Summary

Probabilistic model of rat movements considering inertia. Training and test datasets collected while manually operating a VCR.

Notes

  • The model is focused on predicting the behavior of healthy rats without any treatments.
  • Tells about the preference of rats to stay close to vertical surfaces.
  • Talks about “unrealistic assumption” from Salum, Morato, & Roque-da-Silva (2000) that rats make exactly one movement every two seconds.
  • Observed that real rats rarely makes more than one movement per second.
  • Could not reproduce results from Salum et al. (2000). Possibly due to their small sample size.
  • Used Cartesian coordinate system to represent the maze. Three squares for each of the arms, an extra square for the center, totaling thirteen squares.
  • Provides Matlab source code for the model.
  • In contrary to Salum et al. (2000), does not include squares outside of the maze, but has a parameter to represent if the rat is acting in rearing or risk assessment behavior.
  • Started with simulations considering equal probabilities for going east (0, 0.2), west [0.2, 0.4), north [0.4, 0.6), south [0.6, 0.8), and standing still [0.8, 1). Tested the model multiple times and adjusted values to reproduce theories mentioned by Salum et al. (2000). Does this to start a better model grounded on existing behavioral theories.
  • Probability model considers moving outward or inward in open or closed arm, or to the center.
  • Based on 34 trials with real rats. Watched videos, manually paused the VCR, and took note of the position.
  • Interviewed researchers who said that time decay parameter was not necessary. Five minutes doesn’t make a lot of difference since times in each of the arms will be averaged out in the end.
  • “Final Inertia Model” comes with probabilities addressing expectations that rats will keep moving if was moving before, unless when going to open arms or to the center. In this case, the probability is smaller.
  • Used t-tests, as Salum et al. (2000), to compare times of real and virtual rats.
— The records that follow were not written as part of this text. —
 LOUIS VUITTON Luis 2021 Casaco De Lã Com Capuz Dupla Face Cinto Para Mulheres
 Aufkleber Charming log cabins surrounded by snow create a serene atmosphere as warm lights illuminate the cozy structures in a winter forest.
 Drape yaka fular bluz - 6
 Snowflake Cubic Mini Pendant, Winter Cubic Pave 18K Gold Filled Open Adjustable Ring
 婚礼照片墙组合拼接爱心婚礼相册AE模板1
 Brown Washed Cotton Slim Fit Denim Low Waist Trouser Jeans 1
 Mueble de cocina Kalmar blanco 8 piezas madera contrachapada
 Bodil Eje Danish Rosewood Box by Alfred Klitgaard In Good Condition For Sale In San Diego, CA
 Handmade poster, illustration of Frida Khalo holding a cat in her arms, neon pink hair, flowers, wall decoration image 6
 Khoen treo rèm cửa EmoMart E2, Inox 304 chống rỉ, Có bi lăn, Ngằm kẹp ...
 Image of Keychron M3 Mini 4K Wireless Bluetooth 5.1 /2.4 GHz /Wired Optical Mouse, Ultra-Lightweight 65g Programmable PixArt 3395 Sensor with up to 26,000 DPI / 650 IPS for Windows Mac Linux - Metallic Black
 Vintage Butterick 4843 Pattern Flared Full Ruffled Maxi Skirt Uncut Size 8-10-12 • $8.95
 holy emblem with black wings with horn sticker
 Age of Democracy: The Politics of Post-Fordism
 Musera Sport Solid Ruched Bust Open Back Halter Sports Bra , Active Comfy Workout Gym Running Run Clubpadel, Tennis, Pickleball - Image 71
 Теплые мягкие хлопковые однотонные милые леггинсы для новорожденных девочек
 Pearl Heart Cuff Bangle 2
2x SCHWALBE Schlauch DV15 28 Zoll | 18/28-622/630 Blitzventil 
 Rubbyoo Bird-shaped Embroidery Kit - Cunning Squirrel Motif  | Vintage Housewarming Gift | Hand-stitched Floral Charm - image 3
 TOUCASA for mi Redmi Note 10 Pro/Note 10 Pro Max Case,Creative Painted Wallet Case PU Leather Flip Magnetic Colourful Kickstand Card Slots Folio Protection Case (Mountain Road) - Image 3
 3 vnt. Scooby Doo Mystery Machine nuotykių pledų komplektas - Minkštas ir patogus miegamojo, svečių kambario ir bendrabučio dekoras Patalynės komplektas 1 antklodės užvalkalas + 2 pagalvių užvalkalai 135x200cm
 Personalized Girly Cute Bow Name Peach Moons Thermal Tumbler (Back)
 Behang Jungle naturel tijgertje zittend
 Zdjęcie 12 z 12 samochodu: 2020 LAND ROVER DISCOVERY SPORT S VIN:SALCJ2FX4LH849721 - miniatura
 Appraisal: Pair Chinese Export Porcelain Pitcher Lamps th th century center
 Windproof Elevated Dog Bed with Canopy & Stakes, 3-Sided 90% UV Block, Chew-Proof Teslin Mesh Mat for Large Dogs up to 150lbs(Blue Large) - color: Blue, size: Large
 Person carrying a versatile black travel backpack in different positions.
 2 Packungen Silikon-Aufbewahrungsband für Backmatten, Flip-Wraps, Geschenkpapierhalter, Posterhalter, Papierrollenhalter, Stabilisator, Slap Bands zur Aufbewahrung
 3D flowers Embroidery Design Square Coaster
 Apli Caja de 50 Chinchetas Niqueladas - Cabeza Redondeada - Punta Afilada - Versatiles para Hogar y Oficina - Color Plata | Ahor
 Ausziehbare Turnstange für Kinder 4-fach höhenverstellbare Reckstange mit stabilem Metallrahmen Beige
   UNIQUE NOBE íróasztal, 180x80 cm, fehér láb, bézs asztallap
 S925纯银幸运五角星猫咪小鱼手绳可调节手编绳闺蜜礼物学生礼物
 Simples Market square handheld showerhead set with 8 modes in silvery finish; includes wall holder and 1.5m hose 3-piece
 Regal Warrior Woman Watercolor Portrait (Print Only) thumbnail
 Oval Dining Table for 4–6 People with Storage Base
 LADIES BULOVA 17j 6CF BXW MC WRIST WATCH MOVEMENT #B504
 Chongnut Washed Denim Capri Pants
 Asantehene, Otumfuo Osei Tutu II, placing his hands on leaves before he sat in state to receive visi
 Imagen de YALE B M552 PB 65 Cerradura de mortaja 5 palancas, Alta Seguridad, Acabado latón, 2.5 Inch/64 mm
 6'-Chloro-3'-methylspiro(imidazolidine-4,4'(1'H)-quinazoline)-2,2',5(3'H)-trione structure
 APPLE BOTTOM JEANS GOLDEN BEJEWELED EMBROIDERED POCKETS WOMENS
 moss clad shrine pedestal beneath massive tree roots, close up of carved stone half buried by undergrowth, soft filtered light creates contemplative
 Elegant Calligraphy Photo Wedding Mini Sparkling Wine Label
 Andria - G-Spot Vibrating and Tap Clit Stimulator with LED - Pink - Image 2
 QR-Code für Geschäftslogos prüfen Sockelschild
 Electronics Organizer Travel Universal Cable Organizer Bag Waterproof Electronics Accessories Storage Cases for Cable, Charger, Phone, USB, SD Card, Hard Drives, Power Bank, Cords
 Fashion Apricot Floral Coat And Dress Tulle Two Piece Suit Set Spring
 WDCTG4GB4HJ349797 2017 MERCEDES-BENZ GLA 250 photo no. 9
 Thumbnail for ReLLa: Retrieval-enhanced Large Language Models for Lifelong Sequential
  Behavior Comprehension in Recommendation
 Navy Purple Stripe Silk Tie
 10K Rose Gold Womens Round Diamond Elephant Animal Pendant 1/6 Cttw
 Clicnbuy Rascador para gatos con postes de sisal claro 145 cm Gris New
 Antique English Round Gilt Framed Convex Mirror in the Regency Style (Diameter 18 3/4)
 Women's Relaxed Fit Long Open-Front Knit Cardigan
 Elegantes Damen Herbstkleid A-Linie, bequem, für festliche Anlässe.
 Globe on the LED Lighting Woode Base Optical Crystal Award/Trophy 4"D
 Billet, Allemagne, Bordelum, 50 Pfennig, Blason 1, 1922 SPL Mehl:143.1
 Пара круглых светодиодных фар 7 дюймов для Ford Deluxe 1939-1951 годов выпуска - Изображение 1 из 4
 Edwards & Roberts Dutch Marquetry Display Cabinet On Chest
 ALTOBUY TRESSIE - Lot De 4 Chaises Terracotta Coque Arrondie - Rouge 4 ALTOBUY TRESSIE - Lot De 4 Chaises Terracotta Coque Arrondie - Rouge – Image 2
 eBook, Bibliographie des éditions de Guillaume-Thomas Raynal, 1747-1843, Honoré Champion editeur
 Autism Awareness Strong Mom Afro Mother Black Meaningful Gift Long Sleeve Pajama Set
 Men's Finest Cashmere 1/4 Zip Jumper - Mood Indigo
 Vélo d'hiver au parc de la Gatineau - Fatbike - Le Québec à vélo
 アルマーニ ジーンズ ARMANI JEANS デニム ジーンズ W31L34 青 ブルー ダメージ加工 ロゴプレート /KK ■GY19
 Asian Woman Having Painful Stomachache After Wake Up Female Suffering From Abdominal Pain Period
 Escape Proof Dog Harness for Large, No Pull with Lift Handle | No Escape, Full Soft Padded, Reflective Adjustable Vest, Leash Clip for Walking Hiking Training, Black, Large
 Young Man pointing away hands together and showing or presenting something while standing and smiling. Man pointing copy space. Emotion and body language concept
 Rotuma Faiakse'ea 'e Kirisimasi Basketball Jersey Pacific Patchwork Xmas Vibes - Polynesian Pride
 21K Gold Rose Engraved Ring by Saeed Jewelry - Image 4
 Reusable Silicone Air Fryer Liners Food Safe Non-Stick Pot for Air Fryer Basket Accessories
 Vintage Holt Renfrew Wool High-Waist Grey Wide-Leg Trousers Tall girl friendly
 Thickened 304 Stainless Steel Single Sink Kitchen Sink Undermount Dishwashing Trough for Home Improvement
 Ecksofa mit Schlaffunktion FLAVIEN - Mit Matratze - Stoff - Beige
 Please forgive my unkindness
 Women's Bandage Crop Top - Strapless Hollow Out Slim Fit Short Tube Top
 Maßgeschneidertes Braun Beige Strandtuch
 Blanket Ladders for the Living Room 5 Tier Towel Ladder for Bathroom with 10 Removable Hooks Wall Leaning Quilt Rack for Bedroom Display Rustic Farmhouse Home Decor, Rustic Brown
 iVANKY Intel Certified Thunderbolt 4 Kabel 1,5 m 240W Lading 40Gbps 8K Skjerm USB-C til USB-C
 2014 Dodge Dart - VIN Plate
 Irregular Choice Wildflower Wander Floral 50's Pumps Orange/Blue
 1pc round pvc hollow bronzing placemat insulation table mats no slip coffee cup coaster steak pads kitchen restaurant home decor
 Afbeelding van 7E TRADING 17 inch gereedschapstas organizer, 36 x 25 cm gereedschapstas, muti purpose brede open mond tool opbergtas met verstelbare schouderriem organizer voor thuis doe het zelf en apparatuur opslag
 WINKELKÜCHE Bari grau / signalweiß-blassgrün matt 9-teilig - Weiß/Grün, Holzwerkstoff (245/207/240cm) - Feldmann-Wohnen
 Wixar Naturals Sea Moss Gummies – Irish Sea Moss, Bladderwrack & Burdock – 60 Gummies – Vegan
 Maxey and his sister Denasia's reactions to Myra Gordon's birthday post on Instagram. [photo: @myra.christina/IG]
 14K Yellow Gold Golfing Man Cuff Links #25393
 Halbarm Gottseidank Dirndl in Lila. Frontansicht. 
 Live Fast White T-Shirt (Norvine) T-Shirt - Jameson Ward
Initial test raised concerns about the effectiveness of the model. Changed one of the distribution values and results got better. Not so much when looking to entries in open arms, but, averaged out, turned out acceptable.
  • While trained with 39 rats, the model was tested with other 69 real rats. Compared with 69 predictions from virtual rats.
  • In the end, reconsidered the importance of Montgomery’s observation that rat behavior will change over time.

Thoughts

  • Since this model has one second as the unit of time, it would be interesting to decrease even more, going to the limit of zero seconds. In practice, this would be considered the same as a continuous time.
  • Again, the sample size seems to be quite small (n=34). Representative models may require more rats to train over.
  • Most of the available rats were used for testing, not for training, suggesting the possibility of underfitting.
  • The author stated that there’s no function to be optimized. I believe parameters could be optimized using Supervised Machine Learning while comparing to data from real rats.